Mascarada

El Carnaval altera el orden establecido, ofrece tiempo y espacio para la irrupción de lo reprimido y la participación de los oprimidos. Es una fiesta callejera y popular, convirtiendo al ciudadano de a pie como el protagonista del festejo. Por algo, Goethe consideraba a la celebración carnestolendas como una revolución simbólica.

Cuenta la historia que Goya, el pintor aragonés, hizo coincidir el anuncio de la venta de la serie de sus ochenta Caprichos con el miércoles de ceniza de 1799, último día de carnaval del siglo XVIII. La serie de grabados al aguafuerte expresa la crítica social a través de la extravagancia y fantasía de un estilo carnavalesco.

La vida da la oportunidad y libertad de elegir, evaluar alternativas y opciones, incluso en quien nos convertimos ante nosotros y los demás. A pesar de ello, hay quienes optan por vivir de mascaradas que caen, más temprano que tarde.

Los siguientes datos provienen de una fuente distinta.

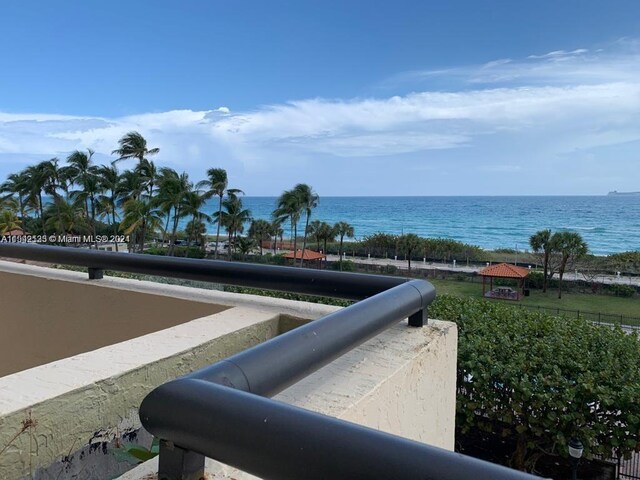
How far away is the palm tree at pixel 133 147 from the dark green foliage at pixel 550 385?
4107 centimetres

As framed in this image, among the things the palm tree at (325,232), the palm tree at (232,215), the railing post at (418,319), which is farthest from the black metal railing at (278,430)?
the palm tree at (325,232)

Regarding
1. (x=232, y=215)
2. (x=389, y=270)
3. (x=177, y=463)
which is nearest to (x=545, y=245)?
(x=389, y=270)

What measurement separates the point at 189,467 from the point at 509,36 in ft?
201

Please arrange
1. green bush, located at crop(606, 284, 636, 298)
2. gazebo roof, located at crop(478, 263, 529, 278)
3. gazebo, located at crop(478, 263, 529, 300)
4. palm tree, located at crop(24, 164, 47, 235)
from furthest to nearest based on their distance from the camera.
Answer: palm tree, located at crop(24, 164, 47, 235), green bush, located at crop(606, 284, 636, 298), gazebo, located at crop(478, 263, 529, 300), gazebo roof, located at crop(478, 263, 529, 278)

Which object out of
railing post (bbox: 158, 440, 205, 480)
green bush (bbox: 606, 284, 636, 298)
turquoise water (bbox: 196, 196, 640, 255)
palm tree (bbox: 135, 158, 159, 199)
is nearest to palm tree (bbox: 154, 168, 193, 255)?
palm tree (bbox: 135, 158, 159, 199)

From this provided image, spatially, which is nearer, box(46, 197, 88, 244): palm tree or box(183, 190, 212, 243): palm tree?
box(183, 190, 212, 243): palm tree

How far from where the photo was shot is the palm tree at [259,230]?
46.2 meters

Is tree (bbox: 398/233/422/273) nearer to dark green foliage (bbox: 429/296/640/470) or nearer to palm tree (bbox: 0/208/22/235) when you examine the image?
dark green foliage (bbox: 429/296/640/470)

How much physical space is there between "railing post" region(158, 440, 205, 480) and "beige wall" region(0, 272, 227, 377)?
1.40 metres

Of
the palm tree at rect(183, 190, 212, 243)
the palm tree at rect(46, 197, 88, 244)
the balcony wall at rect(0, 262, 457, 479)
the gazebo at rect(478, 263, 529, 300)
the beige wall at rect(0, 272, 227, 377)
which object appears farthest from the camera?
the palm tree at rect(46, 197, 88, 244)

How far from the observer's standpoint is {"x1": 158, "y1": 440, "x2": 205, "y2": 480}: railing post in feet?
2.62

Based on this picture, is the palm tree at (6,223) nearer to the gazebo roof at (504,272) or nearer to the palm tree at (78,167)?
the palm tree at (78,167)

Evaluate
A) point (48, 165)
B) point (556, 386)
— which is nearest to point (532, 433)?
point (556, 386)

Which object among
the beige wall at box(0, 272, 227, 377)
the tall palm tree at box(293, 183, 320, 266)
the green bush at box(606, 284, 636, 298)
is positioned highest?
the tall palm tree at box(293, 183, 320, 266)
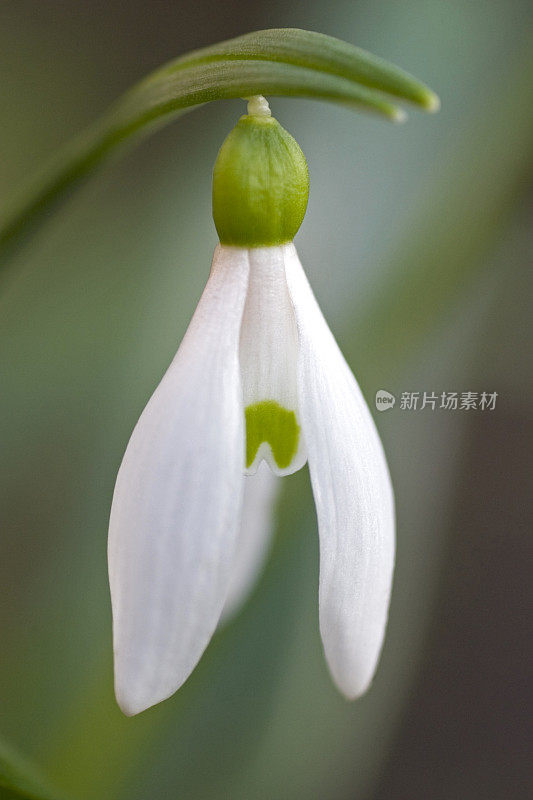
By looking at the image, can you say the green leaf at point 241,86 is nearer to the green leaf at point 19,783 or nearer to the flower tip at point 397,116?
the flower tip at point 397,116

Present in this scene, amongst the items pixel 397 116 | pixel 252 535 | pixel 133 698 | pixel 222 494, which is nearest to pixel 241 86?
pixel 397 116

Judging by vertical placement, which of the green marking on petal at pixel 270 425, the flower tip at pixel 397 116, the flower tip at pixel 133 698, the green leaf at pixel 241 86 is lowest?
the flower tip at pixel 133 698

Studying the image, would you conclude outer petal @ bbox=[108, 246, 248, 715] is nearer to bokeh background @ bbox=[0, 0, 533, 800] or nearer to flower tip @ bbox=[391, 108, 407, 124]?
flower tip @ bbox=[391, 108, 407, 124]

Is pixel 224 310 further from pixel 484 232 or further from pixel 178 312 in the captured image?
pixel 484 232

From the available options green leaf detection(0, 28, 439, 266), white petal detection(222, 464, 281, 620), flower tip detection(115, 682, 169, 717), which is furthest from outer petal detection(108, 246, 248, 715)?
white petal detection(222, 464, 281, 620)

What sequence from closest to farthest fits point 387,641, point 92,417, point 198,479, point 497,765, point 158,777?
point 198,479 → point 158,777 → point 92,417 → point 387,641 → point 497,765

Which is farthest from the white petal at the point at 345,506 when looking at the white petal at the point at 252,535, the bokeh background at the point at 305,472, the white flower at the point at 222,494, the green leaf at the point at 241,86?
the bokeh background at the point at 305,472

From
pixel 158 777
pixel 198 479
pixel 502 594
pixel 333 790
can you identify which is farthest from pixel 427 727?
pixel 198 479
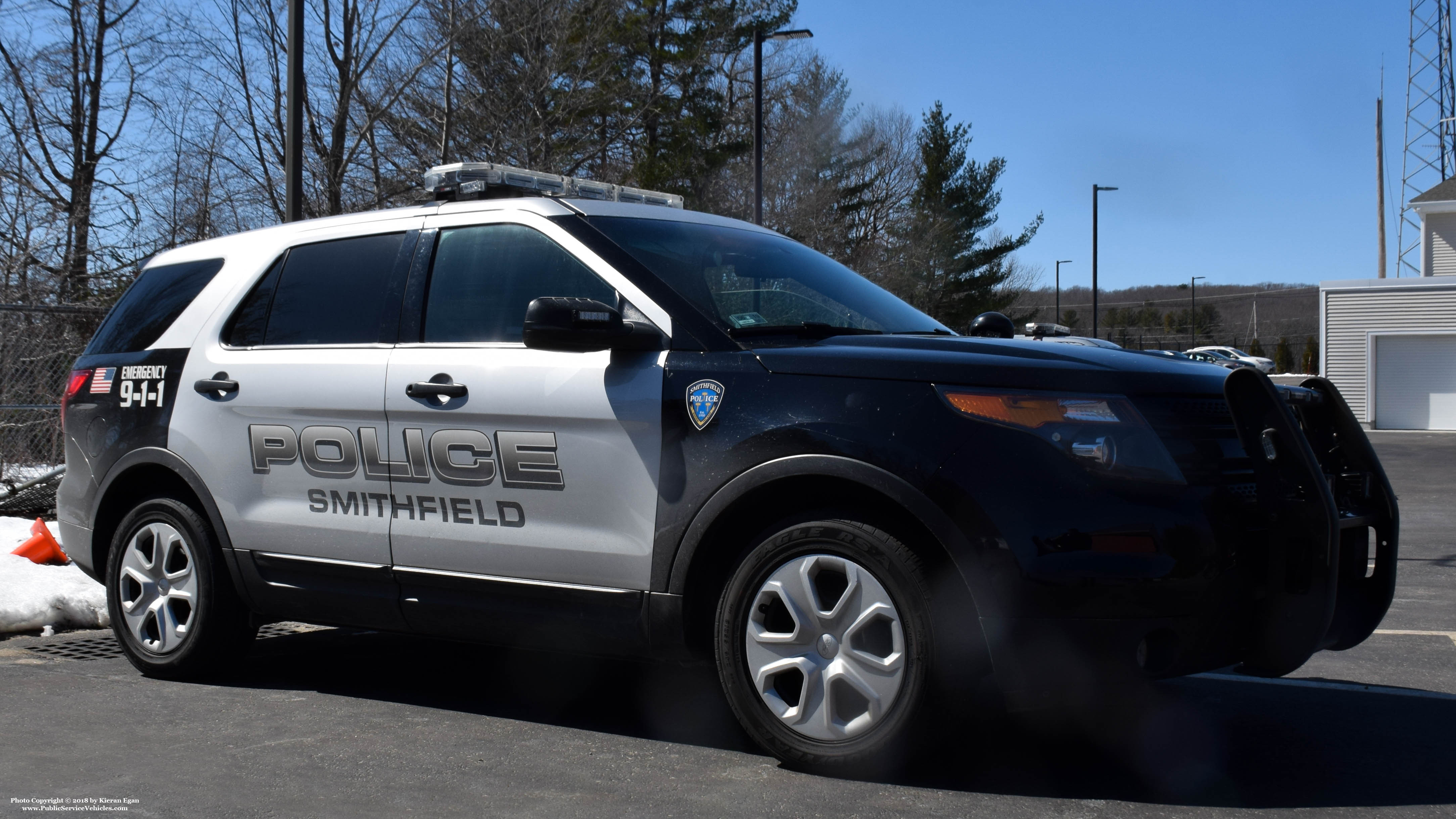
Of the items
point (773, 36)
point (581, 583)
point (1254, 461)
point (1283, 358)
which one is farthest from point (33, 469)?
point (1283, 358)

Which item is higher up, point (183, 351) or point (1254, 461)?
point (183, 351)

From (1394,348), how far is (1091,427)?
109 ft

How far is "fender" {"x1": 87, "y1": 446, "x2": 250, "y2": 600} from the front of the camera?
16.8 ft

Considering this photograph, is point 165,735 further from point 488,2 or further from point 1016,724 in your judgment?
point 488,2

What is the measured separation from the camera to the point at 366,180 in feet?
79.8

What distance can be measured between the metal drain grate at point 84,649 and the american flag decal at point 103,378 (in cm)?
123

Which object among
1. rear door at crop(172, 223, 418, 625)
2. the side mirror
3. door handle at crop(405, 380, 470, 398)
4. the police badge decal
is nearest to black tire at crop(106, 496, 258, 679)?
rear door at crop(172, 223, 418, 625)

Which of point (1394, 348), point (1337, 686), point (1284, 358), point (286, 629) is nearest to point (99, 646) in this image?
point (286, 629)

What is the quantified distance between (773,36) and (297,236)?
1513 cm

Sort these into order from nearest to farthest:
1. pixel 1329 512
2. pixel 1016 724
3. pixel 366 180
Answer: pixel 1329 512, pixel 1016 724, pixel 366 180

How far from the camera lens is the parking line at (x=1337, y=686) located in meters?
4.93

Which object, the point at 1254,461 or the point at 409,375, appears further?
the point at 409,375

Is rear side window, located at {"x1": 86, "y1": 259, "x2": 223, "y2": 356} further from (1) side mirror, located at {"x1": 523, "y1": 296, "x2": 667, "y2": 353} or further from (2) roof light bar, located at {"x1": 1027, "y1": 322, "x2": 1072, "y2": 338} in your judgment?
(2) roof light bar, located at {"x1": 1027, "y1": 322, "x2": 1072, "y2": 338}

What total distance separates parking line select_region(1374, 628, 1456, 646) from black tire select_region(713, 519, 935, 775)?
366 centimetres
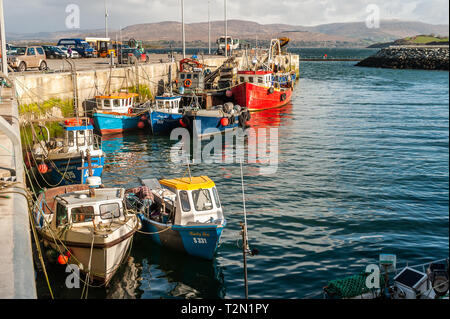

Apenas un hilo transparente separa al auténtico carnaval del marketing político y de uno que otro “carnavalazo” a la criolla.

La celebración se presta para variantes y evolución, sobre todo si coincide con campaña electoral, donde sobran tarimas y shows.

Pero ni la vida, ni la política se quedan en la calle en el Carnaval. La llevan a la plaza pública en búsqueda de circularidad, armonía, encuentro y acuerdo, como elementos fundamentales de la política y gestión de la convivencia ciudadana. Es la parte luminosa. También está el lado obscuro: disputa, conflicto, oposición y lucha por espacios de poder.

Que la fiesta de la” alteridad gozosa” cubierta de polvo, agua, cascarones, chigüiles y alcaparras, que arranca en la vieja Europa, cruza por Rio de Janeiro, hasta llegar a Guaranda, permita construir la polis y no enfrascarse en el estéril conflicto. Este no puede ser ignorado, sí asumido.